From History to Sumerian Six: The Joyful Warrior, Reimagined
It’s not hard to see why the developers reached for Wojtek when building their ensemble of supernatural WWII operatives. The real bear was already almost mythological – loyal beyond reason, absurdly capable, as comfortable among soldiers as he was being a bear. All Sumerian Six had to do was lean into what was already there and add a touch of the supernatural.
The game’s Wojtek carries forward the spirit of his real-world counterpart in both directions. In human form, he brings the intelligence and adaptability that the historical Wojtek showed just by existing in a military unit and figuring things out – from carrying ammunition to learning the camp routines. In bear form, he channels the raw physical force and the undeniable presence of a 500-kilogram creature that once singlehandedly improved Allied logistics at Monte Cassino.

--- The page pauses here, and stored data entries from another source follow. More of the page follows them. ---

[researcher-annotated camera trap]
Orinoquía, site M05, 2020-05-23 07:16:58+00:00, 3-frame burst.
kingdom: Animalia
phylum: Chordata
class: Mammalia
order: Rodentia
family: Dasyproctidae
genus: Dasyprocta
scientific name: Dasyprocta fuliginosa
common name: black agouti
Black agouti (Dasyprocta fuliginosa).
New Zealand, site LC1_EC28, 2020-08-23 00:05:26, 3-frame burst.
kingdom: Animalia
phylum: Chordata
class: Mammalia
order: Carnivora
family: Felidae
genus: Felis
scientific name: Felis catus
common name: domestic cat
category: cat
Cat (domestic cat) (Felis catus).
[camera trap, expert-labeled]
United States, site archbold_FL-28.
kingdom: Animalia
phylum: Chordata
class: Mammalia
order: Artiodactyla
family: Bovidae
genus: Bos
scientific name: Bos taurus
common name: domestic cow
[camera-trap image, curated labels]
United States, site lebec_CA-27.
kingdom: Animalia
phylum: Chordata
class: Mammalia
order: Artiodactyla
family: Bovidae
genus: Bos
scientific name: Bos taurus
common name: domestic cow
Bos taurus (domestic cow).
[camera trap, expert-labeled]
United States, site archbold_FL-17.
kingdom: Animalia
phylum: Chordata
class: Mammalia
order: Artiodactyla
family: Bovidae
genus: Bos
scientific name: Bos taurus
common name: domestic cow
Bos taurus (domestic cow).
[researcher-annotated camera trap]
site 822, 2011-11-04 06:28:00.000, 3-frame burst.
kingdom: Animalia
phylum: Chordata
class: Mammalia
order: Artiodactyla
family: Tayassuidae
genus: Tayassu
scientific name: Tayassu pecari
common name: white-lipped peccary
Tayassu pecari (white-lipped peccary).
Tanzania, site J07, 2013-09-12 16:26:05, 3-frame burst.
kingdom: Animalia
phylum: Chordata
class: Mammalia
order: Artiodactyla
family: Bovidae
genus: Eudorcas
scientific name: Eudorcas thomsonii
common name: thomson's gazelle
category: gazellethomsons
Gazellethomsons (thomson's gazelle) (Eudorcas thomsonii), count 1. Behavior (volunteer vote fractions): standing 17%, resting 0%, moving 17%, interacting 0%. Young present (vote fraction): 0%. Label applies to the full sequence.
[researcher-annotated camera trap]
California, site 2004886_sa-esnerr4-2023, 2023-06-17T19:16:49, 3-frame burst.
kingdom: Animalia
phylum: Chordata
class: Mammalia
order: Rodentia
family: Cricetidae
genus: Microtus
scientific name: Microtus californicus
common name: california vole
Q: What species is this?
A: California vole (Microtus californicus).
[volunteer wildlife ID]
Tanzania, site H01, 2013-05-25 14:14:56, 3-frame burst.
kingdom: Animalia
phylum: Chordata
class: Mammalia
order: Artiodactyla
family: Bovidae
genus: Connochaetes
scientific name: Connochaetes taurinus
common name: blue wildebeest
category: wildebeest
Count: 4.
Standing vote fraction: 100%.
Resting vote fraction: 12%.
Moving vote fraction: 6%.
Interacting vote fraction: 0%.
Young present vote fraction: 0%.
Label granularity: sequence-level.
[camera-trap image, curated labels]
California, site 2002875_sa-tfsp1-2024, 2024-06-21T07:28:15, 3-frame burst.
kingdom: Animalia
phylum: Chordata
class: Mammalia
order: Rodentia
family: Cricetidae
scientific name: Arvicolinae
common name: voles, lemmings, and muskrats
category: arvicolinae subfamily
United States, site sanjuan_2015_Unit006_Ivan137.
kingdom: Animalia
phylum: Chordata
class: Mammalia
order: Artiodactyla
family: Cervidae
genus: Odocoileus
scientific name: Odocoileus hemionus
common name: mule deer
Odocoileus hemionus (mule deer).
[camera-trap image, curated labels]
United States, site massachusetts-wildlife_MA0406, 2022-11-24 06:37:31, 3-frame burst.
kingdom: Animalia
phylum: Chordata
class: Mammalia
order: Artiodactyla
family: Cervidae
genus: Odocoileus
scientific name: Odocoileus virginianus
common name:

The ability to switch between the two isn’t just a cool mechanic; it’s a portrait of an animal who was always a little bit of both – a bear who thought like a soldier, and a soldier who happened to be a bear.
The real Wojtek’s story resonated so deeply because it captured something true about loyalty, about belonging to something bigger than yourself, and about the unexpected places where courage shows up. A shapeshifting werebear fighting Nazis in a supernatural commando unit is, in the most sincere way possible, exactly the kind of sequel he deserves.